DOCUMENT EXTRACT
━━━

Biogeochemical Profiling Floats: Eyes on North Atlantic Phytoplankton Blooms
Product Obsolescence and Trade-In Program
Sea-Bird Scientific at Ocean Sciences Meeting Next Week
Tech Tip: Mating and Unmating Connectors
Meet Our People
Facebook Spotlight
Upcoming Events

 

Biogeochemical Profiling Floats: Eyes on North Atlantic Phytoplankton Blooms

Profiling floats developed by researchers (shown being deployed above) at Laboratoire d’Océanographie de Villefranche-sur-Mer (LOV) and outfitted with biogeochemical sensors from Sea-Bird Scientific have helped characterize the true start of seasonal North Atlantic phytoplankton blooms. Once limited by infrequent field sampling and spotty satellite data, researchers were unclear whether phytoplankton productivity would ramp up in the winter (implied by previously observed jumps in productivity), or later in the spring.

To answer this questions, they deployed 9 floats equipped with sensors for chlorophyll, nitrate, oxygen, and photosynthetically active radiation for a multi-parameter analysis of the spring bloom. Years of autonomous data from these instruments revealed that early winter productivity was not the start of the bloom, but the result of unexpectedly favorable weather conditions driving temporary productivity in the colder months. The result is that North Atlantic seasonal bloom truly begins when weather conditions are consistently milder and sunlight is more available. Read more here.

Biogeochemical profiling floats around the world can provide similar insights; by operating autonomously in hard-to-reach locations, these instruments provide new research angles to otherwise difficult research topics. Sea-Bird Scientific’s line of profiling floats and accessories aims to expand the sampling capabilities of the global float network.

━━━

Stored data

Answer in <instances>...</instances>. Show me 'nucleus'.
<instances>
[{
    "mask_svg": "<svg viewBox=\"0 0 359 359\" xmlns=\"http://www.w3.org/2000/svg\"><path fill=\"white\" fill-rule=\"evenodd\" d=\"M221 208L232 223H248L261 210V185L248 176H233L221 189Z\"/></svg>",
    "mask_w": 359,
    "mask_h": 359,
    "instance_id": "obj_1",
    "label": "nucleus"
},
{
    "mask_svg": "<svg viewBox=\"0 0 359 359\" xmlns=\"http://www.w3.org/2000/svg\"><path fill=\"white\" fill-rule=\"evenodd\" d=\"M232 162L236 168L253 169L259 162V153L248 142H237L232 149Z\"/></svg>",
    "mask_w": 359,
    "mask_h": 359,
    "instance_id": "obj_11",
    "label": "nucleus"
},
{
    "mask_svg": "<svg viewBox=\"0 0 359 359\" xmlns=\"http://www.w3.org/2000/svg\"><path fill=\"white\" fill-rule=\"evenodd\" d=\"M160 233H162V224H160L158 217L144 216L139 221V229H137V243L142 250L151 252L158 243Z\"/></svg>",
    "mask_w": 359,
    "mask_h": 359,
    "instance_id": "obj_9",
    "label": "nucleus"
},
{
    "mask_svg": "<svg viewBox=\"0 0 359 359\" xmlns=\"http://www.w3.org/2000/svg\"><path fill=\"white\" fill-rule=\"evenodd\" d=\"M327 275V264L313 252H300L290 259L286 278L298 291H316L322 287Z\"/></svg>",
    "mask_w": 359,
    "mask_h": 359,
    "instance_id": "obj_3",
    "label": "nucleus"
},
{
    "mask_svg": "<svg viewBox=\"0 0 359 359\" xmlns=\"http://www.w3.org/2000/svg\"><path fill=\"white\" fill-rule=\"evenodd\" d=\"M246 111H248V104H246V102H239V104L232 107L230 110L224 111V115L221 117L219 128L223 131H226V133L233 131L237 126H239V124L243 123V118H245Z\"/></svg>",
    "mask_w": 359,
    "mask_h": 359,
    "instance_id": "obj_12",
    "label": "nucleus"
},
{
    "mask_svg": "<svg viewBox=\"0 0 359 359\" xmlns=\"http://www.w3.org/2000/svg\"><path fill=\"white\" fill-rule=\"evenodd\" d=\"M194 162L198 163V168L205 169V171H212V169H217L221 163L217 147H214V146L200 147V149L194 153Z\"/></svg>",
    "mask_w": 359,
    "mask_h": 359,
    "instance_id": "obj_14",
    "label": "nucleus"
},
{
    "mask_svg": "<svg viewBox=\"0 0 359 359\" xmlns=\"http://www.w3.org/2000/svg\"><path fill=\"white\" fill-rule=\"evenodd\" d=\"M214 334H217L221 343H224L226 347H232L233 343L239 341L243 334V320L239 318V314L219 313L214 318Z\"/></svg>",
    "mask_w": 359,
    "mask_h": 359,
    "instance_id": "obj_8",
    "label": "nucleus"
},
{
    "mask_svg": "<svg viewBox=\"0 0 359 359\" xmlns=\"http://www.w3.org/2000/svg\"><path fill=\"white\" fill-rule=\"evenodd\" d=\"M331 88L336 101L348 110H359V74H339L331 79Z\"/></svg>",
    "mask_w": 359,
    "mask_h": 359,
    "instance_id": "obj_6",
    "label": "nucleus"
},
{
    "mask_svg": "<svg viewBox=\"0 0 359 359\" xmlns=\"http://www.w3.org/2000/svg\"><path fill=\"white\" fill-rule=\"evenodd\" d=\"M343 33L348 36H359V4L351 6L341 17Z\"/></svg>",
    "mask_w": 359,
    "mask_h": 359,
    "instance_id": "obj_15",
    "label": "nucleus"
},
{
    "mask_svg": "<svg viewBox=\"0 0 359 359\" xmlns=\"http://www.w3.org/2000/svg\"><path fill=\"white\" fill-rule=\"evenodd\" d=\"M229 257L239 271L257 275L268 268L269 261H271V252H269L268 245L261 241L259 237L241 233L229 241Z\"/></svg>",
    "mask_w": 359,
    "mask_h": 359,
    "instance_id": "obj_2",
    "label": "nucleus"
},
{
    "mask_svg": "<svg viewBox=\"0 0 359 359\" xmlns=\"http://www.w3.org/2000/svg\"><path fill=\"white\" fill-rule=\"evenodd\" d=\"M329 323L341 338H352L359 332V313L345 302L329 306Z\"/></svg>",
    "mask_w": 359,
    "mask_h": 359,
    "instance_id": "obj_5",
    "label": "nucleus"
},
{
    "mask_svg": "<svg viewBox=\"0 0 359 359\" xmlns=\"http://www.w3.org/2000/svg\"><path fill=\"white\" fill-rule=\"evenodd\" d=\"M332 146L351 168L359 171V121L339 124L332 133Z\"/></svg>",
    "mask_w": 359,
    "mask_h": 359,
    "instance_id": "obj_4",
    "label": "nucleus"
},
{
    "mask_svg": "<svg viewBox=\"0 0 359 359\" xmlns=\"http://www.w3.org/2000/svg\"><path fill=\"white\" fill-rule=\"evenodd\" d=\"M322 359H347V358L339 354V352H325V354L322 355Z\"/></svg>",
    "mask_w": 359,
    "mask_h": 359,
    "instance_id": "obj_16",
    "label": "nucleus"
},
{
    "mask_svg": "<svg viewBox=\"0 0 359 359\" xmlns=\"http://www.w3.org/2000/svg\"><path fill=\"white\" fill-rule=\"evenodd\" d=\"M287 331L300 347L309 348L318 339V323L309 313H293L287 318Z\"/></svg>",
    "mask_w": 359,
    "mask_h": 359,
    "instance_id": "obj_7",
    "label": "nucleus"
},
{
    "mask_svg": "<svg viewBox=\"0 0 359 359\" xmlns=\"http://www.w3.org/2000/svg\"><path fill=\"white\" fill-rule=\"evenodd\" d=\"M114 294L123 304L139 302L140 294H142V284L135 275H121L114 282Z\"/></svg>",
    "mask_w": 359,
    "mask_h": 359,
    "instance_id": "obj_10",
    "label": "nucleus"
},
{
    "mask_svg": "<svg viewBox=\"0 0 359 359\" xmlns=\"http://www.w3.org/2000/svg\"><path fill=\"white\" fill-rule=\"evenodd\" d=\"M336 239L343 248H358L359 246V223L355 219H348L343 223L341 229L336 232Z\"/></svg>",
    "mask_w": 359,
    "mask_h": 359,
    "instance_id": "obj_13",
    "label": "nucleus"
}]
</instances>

━━━

YOUR TASKS
1. According to the article on North Atlantic phytoplankton blooms, what did the sensors on the deployed floats measure?
2. Carry the article on biogeochemical profiling floats forward from its final sentence.

RESPONSES BY TASK
1. Chlorophyll, nitrate, oxygen, and photosynthetically active radiation.

2.
 

Product Obsolescence and Trade-In Program

Researchers lowered the first Sea-Bird Scientific instruments into the sea in the mid 80’s, obtaining some of the best oceanographic measurements of their time and rapidly expanding their research potential. Today, those original product goals integrate new features and advancements in Sea-Bird’s ongoing product design.

As our list of instruments grows, older equipment is replaced by updated versions, necessitating a natural phase-out of older products. Starting in 2018, Sea-Bird Scientific will no longer be producing the following instruments:

  • SBE 8 Microstructure Temperature Sensor
  • SBE 14 Remote Depth Readout
  • SBE 29 Pressure Sensor
  • SBE 36 Deck Unit
  • SBE 47 WOCE Drifter CT Sensor
  • ISUS Nitrate Sensor
  • PN 90506 SeaKeeper Thermosalinograph
  • PN 90654 4H-JENA Ferrybox Thermosalinograph

Sea-Bird will continue to service these instruments for 5 years or until parts are no longer available. Documentation for discontinued products can still be accessed on our website.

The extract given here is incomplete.